- **Objective A**
In the heater excerpt, condense the paragraph that begins "A connector, which is not illustrated" into a bulleted list that keeps its main facts.
- **Objective B**
Write out the part of the heater excerpt that begins at the words "A connector, which" and ends after the words "53 is controlled.".

- **Source excerpt**
====

A connector, which is not illustrated, is connected to the current-supply terminal 63 attachably and detachably. Electric power is supplied to the resistance heating element 62 in a state in which a power source, which is not illustrated, is connected to the current-supply terminal 63 via the connector. Then, in the heater 60, the resistance heating element 62 is configured to generate heat based on an instruction from the controller. That is, an amount of current supplied to the resistance heating element 62 is controlled, moreover, the amount of heat generated by the resistance heating element 62 is increased and decreased, and the heat-applying from the heater 60 to the belt 53 is controlled.
Moreover, as illustrated in FIG. 2A, in the heater 60, a dimension of the resistance heating element 62 in a longitudinal direction of the heater 60 is greater than a maximum width H1 of the sheet S1 usable in the fixing device 45. Moreover, the fixing device 45 is configured such that toner images can be heat-fixed on a plurality of kinds of the sheets S respectively having various width dimensions. Specifically, the fixing operation is executed in the fixing device 45 in a state in which center positions in width directions of the plurality of kinds of the sheets S1 respectively having the various width dimensions are aligned with each other. For example, the sheet S1 having a minimum width H2 usable in the fixing device 45 is heated by a central part of the resistance heating element 62 in the longitudinal direction of the heater 60 in the fixing operation.

====

Records from a spatial question set:
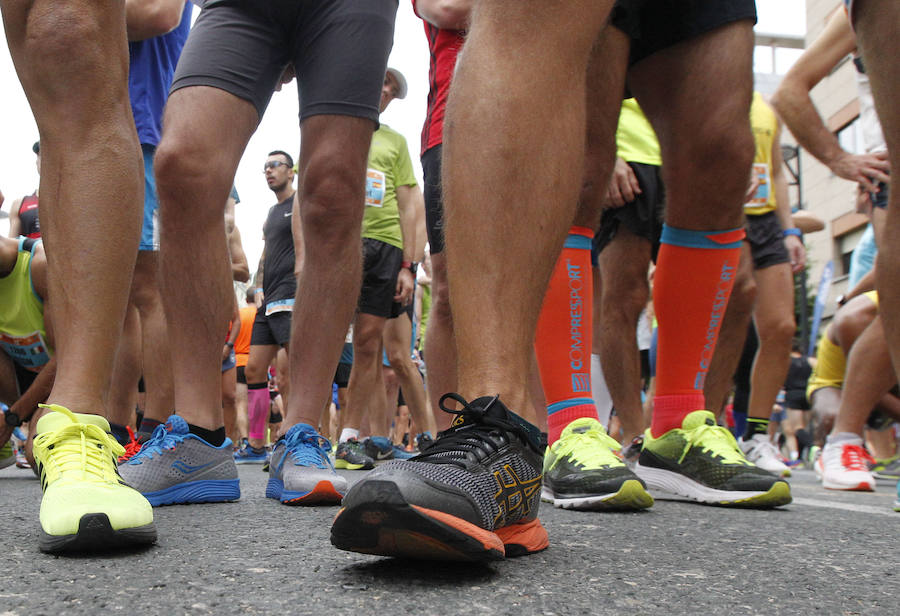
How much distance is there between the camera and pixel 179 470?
1.95 m

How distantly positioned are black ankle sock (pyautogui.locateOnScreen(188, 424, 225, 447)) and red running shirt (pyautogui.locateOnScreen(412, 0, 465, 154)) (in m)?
1.43

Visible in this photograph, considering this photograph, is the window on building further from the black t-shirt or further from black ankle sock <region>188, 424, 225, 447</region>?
black ankle sock <region>188, 424, 225, 447</region>

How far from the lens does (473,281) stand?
1250 mm

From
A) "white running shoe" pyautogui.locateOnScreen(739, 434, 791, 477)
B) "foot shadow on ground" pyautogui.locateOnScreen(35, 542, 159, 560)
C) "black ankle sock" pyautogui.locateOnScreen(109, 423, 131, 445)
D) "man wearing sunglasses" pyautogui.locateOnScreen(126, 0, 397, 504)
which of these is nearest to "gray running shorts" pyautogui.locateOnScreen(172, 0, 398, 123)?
"man wearing sunglasses" pyautogui.locateOnScreen(126, 0, 397, 504)

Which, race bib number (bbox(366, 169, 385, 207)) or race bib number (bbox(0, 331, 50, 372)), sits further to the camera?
race bib number (bbox(366, 169, 385, 207))

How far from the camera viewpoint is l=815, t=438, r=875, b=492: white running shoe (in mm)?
3482

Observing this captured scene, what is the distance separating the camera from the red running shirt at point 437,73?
312 cm

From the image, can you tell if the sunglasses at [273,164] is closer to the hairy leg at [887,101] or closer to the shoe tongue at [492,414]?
the hairy leg at [887,101]

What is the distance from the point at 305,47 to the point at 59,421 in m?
1.41

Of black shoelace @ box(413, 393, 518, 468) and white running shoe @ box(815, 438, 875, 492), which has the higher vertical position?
black shoelace @ box(413, 393, 518, 468)

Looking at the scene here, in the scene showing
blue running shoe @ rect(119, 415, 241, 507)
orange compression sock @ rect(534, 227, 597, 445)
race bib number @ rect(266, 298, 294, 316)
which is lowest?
blue running shoe @ rect(119, 415, 241, 507)

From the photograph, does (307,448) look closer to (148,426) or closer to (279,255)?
(148,426)

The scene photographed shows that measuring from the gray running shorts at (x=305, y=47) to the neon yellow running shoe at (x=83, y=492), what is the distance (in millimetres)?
1119

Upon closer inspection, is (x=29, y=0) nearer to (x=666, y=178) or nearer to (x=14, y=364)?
(x=666, y=178)
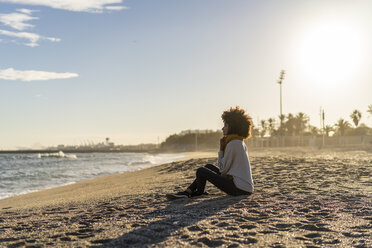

====

- **Task output A**
- A connector (not illustrated) attaches to and detaches from current-supply terminal 63.
- Resistance heating element 62 receives power when a power source (not illustrated) is connected to terminal 63 through the connector.
- In heater 60, element 62 generates heat based on an instruction from the controller.
- Controlling the current to element 62 raises or lowers the heat it generates, which controls how heater 60 applies heat to belt 53.

- **Task output B**
A connector, which is not illustrated, is connected to the current-supply terminal 63 attachably and detachably. Electric power is supplied to the resistance heating element 62 in a state in which a power source, which is not illustrated, is connected to the current-supply terminal 63 via the connector. Then, in the heater 60, the resistance heating element 62 is configured to generate heat based on an instruction from the controller. That is, an amount of current supplied to the resistance heating element 62 is controlled, moreover, the amount of heat generated by the resistance heating element 62 is increased and decreased, and the heat-applying from the heater 60 to the belt 53 is controlled.